◆ **EXERCISE INSTRUCTIONS**:
Print exactly, and only, the lines running from the line containing "What is the length" through the end of the records below.
─── DATA PROVIDED ───
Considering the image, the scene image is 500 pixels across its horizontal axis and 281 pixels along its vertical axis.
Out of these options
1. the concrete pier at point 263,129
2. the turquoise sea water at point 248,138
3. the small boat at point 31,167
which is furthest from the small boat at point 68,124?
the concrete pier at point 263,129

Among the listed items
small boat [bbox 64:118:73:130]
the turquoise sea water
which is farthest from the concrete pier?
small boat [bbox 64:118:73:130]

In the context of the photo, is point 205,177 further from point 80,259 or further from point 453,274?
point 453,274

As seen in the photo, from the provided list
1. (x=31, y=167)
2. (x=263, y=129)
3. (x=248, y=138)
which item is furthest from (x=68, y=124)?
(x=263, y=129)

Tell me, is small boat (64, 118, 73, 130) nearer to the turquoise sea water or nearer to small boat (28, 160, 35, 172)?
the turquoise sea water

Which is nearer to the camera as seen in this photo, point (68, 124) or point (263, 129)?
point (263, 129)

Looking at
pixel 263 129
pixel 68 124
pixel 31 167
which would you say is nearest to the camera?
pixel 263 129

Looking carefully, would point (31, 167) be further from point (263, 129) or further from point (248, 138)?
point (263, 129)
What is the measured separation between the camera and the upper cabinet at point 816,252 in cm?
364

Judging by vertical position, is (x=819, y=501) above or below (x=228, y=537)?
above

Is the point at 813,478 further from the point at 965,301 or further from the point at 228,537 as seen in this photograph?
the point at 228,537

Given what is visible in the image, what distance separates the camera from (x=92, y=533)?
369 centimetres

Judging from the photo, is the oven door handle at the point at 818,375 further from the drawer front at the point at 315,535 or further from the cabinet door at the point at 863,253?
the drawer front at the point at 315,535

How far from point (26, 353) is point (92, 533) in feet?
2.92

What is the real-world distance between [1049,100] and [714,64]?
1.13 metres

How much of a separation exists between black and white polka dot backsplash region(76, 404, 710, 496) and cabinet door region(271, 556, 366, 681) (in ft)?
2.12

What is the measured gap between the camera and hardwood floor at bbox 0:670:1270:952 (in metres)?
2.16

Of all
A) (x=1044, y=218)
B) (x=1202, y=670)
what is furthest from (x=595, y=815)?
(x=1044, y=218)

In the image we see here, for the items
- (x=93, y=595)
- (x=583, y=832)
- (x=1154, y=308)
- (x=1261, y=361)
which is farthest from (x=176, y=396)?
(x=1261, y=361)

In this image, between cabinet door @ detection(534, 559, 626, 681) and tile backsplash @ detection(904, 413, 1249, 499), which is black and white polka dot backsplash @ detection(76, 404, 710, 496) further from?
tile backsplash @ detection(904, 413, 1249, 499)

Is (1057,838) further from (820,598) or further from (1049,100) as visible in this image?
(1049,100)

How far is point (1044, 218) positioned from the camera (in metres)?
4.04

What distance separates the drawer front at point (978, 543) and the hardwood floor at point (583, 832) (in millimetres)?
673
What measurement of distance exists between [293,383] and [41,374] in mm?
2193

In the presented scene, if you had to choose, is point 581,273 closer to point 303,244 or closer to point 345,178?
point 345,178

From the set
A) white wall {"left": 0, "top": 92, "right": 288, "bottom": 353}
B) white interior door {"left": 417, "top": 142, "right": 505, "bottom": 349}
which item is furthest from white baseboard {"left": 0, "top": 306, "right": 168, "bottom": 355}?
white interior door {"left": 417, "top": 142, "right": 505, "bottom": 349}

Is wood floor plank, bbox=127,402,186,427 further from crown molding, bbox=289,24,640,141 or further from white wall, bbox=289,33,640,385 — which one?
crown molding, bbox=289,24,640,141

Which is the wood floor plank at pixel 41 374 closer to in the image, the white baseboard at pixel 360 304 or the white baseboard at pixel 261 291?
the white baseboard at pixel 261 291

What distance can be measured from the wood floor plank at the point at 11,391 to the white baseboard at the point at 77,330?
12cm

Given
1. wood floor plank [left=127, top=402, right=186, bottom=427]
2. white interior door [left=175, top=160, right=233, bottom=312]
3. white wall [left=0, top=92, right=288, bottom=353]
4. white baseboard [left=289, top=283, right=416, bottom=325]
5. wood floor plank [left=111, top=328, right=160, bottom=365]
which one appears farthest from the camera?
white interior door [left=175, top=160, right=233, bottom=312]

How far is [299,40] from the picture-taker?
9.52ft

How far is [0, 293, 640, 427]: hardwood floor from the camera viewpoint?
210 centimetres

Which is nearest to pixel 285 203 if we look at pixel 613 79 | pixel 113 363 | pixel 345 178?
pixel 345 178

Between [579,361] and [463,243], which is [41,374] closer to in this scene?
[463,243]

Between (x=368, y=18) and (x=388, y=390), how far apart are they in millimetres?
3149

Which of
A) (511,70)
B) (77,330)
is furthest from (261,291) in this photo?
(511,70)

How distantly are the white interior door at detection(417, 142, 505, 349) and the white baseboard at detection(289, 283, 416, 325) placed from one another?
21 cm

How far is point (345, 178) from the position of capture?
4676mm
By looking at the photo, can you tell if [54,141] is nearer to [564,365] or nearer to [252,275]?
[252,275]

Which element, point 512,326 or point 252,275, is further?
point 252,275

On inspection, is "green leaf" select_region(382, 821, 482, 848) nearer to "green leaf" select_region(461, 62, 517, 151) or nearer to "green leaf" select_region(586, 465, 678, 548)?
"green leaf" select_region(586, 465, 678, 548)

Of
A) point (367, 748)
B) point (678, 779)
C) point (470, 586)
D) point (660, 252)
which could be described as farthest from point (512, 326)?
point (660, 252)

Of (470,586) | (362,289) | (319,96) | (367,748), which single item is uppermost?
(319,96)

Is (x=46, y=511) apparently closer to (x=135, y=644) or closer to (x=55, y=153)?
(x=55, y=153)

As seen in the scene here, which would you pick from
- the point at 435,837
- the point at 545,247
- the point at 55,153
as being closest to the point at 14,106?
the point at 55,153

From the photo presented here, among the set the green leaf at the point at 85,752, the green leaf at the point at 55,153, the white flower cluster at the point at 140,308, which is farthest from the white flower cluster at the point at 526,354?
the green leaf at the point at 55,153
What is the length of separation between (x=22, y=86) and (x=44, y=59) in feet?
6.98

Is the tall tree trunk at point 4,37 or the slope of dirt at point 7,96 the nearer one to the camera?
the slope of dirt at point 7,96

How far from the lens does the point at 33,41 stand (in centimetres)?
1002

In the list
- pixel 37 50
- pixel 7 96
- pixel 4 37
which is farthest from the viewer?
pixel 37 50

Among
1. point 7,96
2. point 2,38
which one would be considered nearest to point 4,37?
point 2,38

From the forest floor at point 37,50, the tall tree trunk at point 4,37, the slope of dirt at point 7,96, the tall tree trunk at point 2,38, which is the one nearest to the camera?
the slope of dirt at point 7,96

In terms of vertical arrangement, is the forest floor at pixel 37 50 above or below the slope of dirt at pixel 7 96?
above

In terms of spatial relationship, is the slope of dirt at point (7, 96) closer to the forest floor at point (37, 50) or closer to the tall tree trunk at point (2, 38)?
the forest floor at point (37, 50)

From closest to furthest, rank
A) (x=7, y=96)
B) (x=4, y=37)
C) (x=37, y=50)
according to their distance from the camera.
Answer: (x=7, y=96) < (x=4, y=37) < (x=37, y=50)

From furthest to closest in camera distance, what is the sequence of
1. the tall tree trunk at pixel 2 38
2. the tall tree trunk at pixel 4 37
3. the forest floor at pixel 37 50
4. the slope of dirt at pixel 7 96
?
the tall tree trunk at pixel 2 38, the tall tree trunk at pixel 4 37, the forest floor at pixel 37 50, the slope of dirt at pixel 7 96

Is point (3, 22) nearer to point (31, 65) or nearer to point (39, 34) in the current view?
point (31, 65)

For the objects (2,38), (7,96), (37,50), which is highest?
───
◆ **SOLUTION TO THE PROBLEM**:
What is the length of separation between (x=22, y=86) and (x=44, y=59) in feet?
6.98

Is the tall tree trunk at point 4,37 or the slope of dirt at point 7,96 the nearer one to the camera?
the slope of dirt at point 7,96

How far from the lens does the point at 33,41 stand (in centimetres)?
1002

In the list
- pixel 37 50
- pixel 7 96
- pixel 4 37
which is farthest from the viewer?
pixel 37 50

Among
1. point 7,96
2. point 2,38
which one would be considered nearest to point 4,37?
point 2,38

From the forest floor at point 37,50, the tall tree trunk at point 4,37, the slope of dirt at point 7,96, the tall tree trunk at point 2,38, which is the one nearest to the camera?
the slope of dirt at point 7,96

In terms of vertical arrangement, is the forest floor at pixel 37 50 above or below the slope of dirt at pixel 7 96?
above

In terms of spatial relationship, is the slope of dirt at point (7, 96) closer to the forest floor at point (37, 50) or closer to the tall tree trunk at point (2, 38)?
the forest floor at point (37, 50)

From closest to furthest, rank
A) (x=7, y=96)
B) (x=4, y=37)
C) (x=37, y=50)
according to their distance from the camera.
Answer: (x=7, y=96) < (x=4, y=37) < (x=37, y=50)

From furthest to closest in camera distance, what is the sequence of
1. the tall tree trunk at pixel 2 38
2. the tall tree trunk at pixel 4 37
3. the forest floor at pixel 37 50
4. the slope of dirt at pixel 7 96
?
the tall tree trunk at pixel 2 38, the tall tree trunk at pixel 4 37, the forest floor at pixel 37 50, the slope of dirt at pixel 7 96

Is point (3, 22) nearer to point (31, 65) or nearer to point (39, 34) in the current view?
point (31, 65)

For the objects (2,38), (7,96), (37,50), which is highest?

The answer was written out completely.